* [Extract to read]:
Grant put the Pistons in position to win, scoring 21 of his 35 points in the third quarter after another bumpy first half offensively for his team, and then Cunningham made arguably the game’s two biggest baskets after Houston rallied from 14 down to within a point.

“He’s got that gene,” Dwane Casey said of the rookie after Wednesday’s 112-104 win at Houston. “He can perform down the stretch under pressure.”

Cunningham finished with 20 points, four rebounds, three assists and two steals. His 3-pointer with 4:37 to play ended a 10-0 Houston run that had sliced a 14-point Pistons lead to four and his spinning layup with 1:50 to go doubled a two-point Pistons lead.

“He came out and did what he was supposed to do,” Grant said of Cunningham. “He’s a really poised, really smart basketball player. He doesn’t force it. He knows what he needs to help us win and he did that tonight.”

There were a handful of ridiculously gifted players in the mix to be the No. 1 pick and one of them was Jalen Green, taken No. 2 by Houston and vocal about his belief the Pistons erred. Green had his moments, too, finishing with 23 points. But Green was scoreless in the fourth quarter, missing all four of his shots, all from the 3-point line. And seconds after Cunningham hit his clutch triple, he drew a charging foul – on Green.

* [Records]:
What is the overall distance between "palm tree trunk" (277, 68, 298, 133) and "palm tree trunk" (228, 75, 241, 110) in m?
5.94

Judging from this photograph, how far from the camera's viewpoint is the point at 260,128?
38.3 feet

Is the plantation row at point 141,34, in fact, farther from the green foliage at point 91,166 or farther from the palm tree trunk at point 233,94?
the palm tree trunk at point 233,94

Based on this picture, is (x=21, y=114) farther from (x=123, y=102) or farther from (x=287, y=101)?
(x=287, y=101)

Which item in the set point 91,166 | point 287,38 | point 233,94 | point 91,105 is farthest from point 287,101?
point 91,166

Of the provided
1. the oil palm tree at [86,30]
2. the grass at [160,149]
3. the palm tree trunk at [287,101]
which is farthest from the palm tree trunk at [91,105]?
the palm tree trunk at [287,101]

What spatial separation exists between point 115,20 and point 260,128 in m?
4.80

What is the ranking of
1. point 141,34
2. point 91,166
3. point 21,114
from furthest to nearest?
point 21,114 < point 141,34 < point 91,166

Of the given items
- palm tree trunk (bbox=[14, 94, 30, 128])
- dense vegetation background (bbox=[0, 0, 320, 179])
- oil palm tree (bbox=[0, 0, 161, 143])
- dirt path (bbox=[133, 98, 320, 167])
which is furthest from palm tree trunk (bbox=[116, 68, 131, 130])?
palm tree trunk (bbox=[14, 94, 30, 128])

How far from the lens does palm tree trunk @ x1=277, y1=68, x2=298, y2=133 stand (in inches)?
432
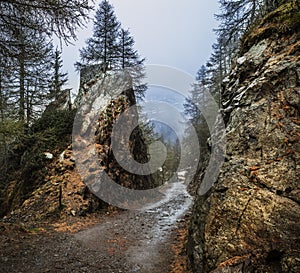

* [To be done]: Please copy word for word the passage of the Pistons game report between "There were a" and "foul – on Green.", inclusive. These rows come from a different source than the Pistons game report.

* [Written answer]:
There were a handful of ridiculously gifted players in the mix to be the No. 1 pick and one of them was Jalen Green, taken No. 2 by Houston and vocal about his belief the Pistons erred. Green had his moments, too, finishing with 23 points. But Green was scoreless in the fourth quarter, missing all four of his shots, all from the 3-point line. And seconds after Cunningham hit his clutch triple, he drew a charging foul – on Green.